The next two lines of your referred docs says the answer.
From ~QObject,
Deleting a QObject while pending events are waiting to be delivered can cause a crash. You must not delete the QObject directly if it exists in a different thread than the one currently executing. Use deleteLater() instead, which will cause the event loop to delete the object after all pending events have been delivered to it.
It specifically says us to not to delete from other threads. Since you have a single threaded application, it is safe to delete QObject.
Else, if you have to delete it in a multi-threaded environment, use deleteLater() which will delete your QObject once the processing of all the events have been done.

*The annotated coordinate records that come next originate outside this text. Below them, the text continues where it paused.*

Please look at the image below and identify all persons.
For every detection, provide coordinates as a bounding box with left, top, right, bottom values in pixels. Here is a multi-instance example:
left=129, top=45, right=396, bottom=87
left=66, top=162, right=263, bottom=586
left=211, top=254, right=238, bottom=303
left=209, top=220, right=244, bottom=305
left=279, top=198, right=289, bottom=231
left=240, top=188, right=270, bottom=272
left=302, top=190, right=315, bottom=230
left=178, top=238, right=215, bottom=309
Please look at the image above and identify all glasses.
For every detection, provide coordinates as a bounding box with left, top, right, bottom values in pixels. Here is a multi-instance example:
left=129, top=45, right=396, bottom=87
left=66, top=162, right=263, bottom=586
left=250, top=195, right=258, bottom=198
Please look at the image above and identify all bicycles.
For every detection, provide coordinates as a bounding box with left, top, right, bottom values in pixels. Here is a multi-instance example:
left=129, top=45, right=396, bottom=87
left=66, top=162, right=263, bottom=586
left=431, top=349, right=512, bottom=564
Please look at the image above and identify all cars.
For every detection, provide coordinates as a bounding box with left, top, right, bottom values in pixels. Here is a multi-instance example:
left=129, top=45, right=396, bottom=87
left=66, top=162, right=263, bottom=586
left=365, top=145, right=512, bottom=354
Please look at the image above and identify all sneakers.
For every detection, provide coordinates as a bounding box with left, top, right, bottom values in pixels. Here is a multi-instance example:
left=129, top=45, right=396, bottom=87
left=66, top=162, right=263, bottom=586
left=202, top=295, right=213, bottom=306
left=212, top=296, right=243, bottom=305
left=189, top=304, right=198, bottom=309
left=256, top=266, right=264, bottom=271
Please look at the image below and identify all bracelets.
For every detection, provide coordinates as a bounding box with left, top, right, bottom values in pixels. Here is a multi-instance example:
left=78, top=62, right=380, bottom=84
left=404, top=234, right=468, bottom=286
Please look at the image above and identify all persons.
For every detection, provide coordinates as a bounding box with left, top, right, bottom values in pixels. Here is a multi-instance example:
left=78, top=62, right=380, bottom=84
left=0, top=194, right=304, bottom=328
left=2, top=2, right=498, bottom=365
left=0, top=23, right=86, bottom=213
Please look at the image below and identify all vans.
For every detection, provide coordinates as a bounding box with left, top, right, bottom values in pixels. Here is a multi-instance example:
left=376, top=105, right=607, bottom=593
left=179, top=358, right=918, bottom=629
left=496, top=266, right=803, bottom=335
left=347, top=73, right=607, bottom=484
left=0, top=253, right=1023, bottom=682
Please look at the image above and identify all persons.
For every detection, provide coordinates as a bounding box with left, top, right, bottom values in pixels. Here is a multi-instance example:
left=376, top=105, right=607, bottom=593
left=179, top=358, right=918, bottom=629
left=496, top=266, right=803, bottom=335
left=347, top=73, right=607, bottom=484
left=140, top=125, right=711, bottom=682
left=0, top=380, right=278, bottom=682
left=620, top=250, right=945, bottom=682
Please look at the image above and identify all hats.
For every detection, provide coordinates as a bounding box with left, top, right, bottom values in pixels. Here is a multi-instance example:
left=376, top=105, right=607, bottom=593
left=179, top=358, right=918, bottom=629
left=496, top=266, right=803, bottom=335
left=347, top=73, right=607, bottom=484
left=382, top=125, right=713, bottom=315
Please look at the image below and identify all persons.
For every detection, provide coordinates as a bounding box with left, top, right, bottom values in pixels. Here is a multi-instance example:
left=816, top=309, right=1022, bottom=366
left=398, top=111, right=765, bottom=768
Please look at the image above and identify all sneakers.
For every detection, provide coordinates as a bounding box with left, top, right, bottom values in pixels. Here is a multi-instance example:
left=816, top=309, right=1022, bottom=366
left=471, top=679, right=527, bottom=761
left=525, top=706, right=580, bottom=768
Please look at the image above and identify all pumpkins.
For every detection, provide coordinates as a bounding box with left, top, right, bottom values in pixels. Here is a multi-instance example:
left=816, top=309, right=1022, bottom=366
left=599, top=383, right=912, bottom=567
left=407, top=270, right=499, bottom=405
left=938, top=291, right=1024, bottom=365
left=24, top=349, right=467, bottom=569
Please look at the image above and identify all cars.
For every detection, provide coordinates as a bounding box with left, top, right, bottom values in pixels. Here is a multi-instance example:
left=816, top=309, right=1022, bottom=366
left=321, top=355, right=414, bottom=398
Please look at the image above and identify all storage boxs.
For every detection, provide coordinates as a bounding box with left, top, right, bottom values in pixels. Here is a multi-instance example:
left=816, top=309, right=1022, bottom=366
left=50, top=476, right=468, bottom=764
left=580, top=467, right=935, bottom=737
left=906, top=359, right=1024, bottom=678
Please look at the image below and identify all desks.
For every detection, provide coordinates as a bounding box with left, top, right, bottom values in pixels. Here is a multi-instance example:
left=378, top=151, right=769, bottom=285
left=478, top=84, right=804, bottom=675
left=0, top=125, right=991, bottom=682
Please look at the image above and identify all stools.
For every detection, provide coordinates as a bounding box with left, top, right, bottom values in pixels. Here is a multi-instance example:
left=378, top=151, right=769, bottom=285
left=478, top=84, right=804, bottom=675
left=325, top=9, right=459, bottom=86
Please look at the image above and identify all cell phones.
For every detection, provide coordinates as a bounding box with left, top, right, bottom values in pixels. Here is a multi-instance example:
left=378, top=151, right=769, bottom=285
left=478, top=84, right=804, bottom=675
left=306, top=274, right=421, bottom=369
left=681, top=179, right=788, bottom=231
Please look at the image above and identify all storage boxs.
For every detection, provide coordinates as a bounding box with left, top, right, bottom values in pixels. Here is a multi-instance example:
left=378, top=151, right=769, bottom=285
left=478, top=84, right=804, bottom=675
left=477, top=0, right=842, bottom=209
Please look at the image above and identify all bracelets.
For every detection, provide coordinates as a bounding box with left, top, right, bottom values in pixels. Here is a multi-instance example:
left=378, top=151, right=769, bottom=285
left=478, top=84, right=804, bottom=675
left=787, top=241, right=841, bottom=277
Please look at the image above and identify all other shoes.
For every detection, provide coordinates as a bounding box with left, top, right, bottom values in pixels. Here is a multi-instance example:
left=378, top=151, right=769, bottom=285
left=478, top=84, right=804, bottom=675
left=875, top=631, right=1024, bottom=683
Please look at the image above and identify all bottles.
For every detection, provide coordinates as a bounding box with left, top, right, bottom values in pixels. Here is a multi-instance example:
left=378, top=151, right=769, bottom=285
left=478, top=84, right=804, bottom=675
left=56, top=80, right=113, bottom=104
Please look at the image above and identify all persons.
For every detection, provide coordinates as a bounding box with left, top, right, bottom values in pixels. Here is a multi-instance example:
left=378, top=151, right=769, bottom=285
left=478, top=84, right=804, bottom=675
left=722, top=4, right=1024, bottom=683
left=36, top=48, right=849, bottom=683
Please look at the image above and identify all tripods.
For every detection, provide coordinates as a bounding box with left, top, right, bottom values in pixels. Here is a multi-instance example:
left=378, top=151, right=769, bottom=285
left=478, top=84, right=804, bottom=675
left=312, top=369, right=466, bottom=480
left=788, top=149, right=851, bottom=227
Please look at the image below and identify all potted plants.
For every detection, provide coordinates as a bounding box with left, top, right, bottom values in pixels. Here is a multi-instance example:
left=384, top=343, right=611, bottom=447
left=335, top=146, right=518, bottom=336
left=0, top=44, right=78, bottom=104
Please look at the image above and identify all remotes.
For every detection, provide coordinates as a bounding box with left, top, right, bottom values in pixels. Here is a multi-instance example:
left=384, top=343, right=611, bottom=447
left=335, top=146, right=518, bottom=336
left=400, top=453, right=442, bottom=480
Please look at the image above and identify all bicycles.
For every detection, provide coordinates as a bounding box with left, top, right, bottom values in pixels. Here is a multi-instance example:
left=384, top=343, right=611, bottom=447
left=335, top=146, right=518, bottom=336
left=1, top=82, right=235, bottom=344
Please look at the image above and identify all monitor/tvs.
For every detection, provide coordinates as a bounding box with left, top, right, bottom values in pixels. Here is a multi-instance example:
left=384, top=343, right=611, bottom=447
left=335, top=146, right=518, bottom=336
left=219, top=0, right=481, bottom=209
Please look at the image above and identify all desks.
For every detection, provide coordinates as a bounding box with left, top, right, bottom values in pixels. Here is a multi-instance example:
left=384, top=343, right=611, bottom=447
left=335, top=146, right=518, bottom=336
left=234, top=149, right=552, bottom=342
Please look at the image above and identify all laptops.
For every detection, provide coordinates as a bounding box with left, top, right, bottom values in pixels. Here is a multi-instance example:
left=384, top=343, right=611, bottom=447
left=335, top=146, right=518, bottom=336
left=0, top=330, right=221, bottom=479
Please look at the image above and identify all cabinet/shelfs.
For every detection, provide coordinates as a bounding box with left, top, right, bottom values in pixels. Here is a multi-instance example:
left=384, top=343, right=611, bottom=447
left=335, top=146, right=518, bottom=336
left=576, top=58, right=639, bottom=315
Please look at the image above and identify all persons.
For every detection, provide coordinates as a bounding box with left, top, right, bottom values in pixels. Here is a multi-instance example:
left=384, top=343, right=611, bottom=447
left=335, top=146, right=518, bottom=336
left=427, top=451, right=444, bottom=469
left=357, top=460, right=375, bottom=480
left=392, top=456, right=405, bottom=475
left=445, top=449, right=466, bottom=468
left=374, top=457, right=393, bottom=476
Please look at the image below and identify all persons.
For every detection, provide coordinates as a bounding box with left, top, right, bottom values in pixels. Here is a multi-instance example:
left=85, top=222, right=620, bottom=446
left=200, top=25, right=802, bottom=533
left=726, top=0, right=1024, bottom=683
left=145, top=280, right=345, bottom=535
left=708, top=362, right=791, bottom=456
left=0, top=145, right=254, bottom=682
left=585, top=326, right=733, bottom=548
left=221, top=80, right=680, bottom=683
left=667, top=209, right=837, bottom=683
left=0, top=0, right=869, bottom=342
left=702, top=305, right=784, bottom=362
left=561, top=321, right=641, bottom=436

You can find answer to your question reading about one of the Delta Object Rules which states this:
Signal Safe (SS).
It must be safe to
call methods on the object, including
the destructor, from within a slot
being called by one of its signals.
Fragment:
At its core, QObject supports being
deleted while signaling. In order to
take advantage of it you just have to
be sure your object does not try to
access any of its own members after
being deleted. However, most Qt
objects are not written this way, and
there is no requirement for them to be
either. For this reason, it is
recommended that you always call
deleteLater() if you need to delete an
object during one of its signals,
because odds are that ‘delete’ will
just crash the application.
Unfortunately, it is not always clear
when you should use ‘delete’ vs
deleteLater(). That is, it is not
always obvious that a code path has a
signal source. Often, you might have a
block of code that uses ‘delete’ on
some objects that is safe today, but
at some point in the future this same
block of code ends up getting invoked
from a signal source and now suddenly
your application is crashing. The only
general solution to this problem is to
use deleteLater() all the time, even
if at a glance it seems unnecessary.
Generally I regard Delta Object Rules as obligatory read for every Qt developer. It's excellent reading material.
As far as I know, this is mainly an issue if the objects exist in different threads. Or maybe while you are actually processing the signals.
Otherwise deleting a QObject will first disconnect all signals and slots and remove all pending events. As a call to disconnect() would do.